- 「レコード・コレクターズ」のレビュー(「完全未発表だったジャクソン5絶頂期のライヴ音源をパッケージした限定プレスの2CDセットが出た。ライブ盤自体が少ないJ5だけに、これは快挙だろう」)に惹かれ、久方ぶりにCDを購入。世界で8000枚だそうですが、「限定プレス」と言われると焦る。
- 真にそそられたのは「ジェイムズ・ブラウン曲などをカヴァーし、小生意気にファンクする11歳のマイケル」という記述。まことに蠱惑的な響きですが、実際に聴いてみると、「ゼア・ワズ・ア・タイム」から続けてスライ&ザ・ファミリー・ストーン「サンキュー(ファレッティンミー・ビー・マイス・エルフ・アギン)」に突入するという選曲ほどには魅力的ではありません。
- その他、アイズレー・ブラザーズ「イッツ・ユア・シング」もカヴァーしている他、なんとオープニングはスライ&ザ・ファミリー・ストーン「スタンド!」の予定だったそうです(割と節奏がない)。チャイ・ライツのカヴァーはちゃんと決まっているじゃないか!と思いましたが(ジャーメイン・ジャクソン)、「アイ・ファウンド・ザット・ガール」はジャクソン5がオリジナルでした(ただの勘違い)。
- そのディスク1は1970年6月の公演(ロサンゼルス・フォーラム)。
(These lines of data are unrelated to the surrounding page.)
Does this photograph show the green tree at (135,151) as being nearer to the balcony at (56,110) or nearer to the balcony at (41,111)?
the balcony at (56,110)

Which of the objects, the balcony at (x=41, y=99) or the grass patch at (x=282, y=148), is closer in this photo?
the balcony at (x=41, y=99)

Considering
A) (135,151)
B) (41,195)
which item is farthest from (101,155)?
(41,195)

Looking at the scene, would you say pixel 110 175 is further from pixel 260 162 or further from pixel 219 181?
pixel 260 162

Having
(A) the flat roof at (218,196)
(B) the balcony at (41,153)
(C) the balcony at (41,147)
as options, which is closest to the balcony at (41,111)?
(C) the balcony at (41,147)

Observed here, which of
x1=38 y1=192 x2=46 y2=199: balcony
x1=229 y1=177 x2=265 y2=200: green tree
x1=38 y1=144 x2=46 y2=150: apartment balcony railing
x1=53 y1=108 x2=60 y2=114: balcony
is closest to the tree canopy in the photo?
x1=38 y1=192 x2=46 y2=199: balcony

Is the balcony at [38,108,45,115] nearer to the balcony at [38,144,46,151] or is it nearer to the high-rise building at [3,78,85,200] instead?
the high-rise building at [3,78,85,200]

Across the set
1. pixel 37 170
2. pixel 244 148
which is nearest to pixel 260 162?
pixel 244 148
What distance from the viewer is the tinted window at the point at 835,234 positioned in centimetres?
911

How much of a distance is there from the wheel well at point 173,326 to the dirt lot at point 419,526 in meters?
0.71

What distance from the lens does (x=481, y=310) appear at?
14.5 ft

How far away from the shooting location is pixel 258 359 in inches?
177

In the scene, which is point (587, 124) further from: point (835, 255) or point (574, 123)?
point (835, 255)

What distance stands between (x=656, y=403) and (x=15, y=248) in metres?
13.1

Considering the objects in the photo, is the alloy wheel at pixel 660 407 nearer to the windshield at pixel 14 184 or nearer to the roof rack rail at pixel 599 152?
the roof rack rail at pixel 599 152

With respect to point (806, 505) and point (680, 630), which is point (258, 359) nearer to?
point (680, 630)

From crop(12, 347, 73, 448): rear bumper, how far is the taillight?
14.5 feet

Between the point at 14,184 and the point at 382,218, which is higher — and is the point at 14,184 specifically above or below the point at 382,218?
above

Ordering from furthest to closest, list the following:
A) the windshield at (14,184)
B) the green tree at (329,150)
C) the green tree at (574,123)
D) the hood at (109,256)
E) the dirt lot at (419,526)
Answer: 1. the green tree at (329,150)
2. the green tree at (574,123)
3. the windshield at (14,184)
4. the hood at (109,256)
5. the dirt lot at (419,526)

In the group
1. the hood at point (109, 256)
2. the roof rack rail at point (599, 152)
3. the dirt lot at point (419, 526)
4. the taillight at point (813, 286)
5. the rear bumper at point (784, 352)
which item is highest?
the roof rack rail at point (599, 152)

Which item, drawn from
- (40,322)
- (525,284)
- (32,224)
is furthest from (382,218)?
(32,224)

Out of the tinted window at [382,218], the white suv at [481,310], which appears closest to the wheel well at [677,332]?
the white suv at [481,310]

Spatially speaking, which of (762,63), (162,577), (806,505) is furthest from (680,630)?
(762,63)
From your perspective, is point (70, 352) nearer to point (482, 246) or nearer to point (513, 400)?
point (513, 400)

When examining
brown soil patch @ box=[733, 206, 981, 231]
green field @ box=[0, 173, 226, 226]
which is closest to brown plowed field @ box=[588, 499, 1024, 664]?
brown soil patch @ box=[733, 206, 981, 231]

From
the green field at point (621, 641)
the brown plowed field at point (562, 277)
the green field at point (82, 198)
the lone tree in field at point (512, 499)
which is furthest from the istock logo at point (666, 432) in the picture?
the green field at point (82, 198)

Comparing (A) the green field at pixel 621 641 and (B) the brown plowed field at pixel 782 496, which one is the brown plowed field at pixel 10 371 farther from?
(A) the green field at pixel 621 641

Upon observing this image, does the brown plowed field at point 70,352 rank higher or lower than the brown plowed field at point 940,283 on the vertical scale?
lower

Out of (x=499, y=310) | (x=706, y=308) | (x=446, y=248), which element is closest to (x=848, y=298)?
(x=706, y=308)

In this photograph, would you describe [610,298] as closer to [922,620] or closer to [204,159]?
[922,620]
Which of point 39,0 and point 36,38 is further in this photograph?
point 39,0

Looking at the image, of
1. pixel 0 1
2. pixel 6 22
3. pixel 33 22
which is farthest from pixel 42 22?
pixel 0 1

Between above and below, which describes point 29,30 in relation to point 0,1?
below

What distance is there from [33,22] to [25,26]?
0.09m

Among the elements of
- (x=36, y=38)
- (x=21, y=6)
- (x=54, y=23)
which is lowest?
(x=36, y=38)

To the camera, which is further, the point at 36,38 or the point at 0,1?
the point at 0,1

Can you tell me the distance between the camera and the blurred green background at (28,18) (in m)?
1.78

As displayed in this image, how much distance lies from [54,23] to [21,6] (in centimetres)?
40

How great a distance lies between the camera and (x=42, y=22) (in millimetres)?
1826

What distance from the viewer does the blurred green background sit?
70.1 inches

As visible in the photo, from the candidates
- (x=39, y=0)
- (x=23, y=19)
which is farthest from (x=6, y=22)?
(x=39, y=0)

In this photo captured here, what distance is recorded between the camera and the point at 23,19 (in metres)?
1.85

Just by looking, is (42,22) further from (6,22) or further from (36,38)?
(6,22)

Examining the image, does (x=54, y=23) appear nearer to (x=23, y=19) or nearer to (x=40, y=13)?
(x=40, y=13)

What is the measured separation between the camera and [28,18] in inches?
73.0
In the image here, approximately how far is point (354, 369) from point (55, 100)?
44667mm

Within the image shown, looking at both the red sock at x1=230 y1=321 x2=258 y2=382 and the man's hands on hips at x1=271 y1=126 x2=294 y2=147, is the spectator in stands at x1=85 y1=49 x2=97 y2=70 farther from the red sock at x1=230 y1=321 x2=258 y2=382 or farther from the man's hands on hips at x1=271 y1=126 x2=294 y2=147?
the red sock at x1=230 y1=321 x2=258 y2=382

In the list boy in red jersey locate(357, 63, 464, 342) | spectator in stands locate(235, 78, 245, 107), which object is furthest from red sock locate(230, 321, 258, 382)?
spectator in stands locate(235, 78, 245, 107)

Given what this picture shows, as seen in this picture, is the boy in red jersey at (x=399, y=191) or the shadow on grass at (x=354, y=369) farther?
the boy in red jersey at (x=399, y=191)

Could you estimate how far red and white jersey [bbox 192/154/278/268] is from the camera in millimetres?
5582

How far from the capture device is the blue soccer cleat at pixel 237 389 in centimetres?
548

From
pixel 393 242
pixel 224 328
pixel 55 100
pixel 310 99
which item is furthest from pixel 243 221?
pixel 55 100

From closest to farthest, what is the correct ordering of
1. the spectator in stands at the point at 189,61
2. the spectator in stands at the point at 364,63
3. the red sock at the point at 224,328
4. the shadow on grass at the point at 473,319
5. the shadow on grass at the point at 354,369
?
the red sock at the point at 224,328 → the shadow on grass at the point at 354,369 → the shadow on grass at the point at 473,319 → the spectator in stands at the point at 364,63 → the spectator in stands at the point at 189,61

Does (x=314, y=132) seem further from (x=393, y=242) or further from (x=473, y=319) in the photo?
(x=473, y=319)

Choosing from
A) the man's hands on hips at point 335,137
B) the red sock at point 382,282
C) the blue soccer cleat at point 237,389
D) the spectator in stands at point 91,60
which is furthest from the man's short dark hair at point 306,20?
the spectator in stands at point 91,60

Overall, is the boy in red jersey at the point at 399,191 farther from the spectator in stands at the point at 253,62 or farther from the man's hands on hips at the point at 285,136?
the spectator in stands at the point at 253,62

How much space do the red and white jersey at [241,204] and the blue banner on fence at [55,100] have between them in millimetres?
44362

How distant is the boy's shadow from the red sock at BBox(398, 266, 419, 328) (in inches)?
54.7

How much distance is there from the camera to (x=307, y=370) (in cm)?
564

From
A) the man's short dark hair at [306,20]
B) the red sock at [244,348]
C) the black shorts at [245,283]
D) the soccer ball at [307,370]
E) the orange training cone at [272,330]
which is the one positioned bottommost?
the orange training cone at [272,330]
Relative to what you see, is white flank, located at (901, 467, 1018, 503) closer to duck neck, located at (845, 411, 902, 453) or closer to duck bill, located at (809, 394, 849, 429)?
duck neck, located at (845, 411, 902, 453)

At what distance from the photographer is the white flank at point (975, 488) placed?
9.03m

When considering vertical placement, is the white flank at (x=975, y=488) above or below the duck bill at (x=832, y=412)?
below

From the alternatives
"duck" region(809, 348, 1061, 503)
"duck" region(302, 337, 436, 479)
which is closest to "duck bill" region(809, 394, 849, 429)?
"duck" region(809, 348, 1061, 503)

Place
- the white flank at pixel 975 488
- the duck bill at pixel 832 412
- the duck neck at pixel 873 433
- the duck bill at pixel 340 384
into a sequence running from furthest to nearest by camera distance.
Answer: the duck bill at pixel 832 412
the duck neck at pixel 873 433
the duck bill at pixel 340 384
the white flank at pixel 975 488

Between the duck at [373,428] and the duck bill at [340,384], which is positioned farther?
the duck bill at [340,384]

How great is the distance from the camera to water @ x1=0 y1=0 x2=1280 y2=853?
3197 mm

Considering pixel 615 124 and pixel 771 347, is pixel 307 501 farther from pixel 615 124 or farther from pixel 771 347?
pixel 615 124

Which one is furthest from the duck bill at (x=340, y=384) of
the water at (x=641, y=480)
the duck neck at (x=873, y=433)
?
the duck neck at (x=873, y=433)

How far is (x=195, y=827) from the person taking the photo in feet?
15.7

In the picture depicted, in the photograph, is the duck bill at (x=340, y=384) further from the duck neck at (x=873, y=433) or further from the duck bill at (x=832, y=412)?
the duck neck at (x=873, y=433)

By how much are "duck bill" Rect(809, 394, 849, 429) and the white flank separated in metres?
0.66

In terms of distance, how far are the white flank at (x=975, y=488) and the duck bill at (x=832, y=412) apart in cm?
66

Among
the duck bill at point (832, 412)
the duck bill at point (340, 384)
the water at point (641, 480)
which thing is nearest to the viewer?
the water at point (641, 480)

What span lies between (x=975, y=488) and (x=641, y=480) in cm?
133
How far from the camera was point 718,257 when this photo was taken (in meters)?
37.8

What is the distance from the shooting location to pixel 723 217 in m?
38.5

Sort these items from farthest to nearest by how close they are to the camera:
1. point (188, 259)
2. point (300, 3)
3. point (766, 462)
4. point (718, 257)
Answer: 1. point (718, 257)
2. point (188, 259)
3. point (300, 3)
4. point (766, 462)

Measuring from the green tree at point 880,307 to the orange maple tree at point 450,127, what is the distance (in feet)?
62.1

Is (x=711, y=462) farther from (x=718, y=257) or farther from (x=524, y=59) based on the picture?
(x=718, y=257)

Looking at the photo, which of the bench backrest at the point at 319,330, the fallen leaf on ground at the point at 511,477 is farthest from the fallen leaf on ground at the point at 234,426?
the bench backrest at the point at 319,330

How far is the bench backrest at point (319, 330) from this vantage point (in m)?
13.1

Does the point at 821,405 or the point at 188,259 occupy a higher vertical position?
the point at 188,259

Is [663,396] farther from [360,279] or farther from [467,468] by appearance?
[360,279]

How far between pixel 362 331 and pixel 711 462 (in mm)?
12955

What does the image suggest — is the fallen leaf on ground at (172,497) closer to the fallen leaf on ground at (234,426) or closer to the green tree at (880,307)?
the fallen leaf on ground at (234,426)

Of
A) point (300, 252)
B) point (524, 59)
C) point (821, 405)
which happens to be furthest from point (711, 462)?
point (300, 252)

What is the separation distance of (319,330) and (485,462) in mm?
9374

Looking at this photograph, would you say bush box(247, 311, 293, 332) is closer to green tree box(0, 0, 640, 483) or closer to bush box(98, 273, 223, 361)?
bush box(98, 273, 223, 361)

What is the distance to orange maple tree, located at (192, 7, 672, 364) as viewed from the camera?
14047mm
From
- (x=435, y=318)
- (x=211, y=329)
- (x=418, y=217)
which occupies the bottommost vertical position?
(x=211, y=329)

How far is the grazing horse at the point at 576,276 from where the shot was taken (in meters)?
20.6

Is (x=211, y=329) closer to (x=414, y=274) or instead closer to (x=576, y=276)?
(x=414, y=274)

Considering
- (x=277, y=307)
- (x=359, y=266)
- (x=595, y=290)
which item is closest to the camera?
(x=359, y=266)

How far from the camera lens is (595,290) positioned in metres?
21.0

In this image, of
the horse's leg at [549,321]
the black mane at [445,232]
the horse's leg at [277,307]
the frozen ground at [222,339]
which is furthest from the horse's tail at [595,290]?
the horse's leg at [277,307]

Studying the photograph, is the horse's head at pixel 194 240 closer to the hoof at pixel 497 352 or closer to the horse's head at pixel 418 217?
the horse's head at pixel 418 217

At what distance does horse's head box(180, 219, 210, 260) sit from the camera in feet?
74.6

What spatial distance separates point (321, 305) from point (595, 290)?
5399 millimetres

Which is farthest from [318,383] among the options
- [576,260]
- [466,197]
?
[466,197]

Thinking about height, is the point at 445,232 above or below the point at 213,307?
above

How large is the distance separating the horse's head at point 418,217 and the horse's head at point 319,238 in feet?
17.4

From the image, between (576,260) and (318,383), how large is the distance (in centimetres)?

演奏が雑な上に音質も悪く、ガッカリ感が漂います。スタジオ録音がマジカル過ぎるのもあるのでしょうが、メンバー(ジャーメイン・ジャクソン(ベース)、ティト・ジャクソン(ギター)、ロニー・ランシファー(キーボード)、ジョニー・ジャクソン(ドラム))の演奏力の問題もあるのでしょうか。
- 何よりも一発目の「アイ・ウォント・ユー・バック」がハネていないのは致命的。何はなくともここは決めなくては。それでも最後「ラヴ・ユー・セイヴ」が終わると客席は熱狂の渦(MC「ご着席下さい!」)で、当時の勢いが覗えます。
- ディスク2は同会場での2年後(1972年8月)の公演。歌も演奏もこちらの方が断然良好。成長なのか習熟なのか。「アイル・ビー・ゼア」等のジャクソン5のオリジナルのみならず、「エイント・ナッシング・ライク・ザ・リアル・シング」や「ユーヴ・ガット・ア・フレンド」等のカヴァー、「ベン」や「アイ・ウォナ・ビー・ウェア・ユー・アー」等のマイケルのソロまで、演目も良くこなれていて比較的決まっている感じ。
- 全体としては「聴いていて楽しい場面もなくはないけれども、敢えて買うまでもない」という感じ。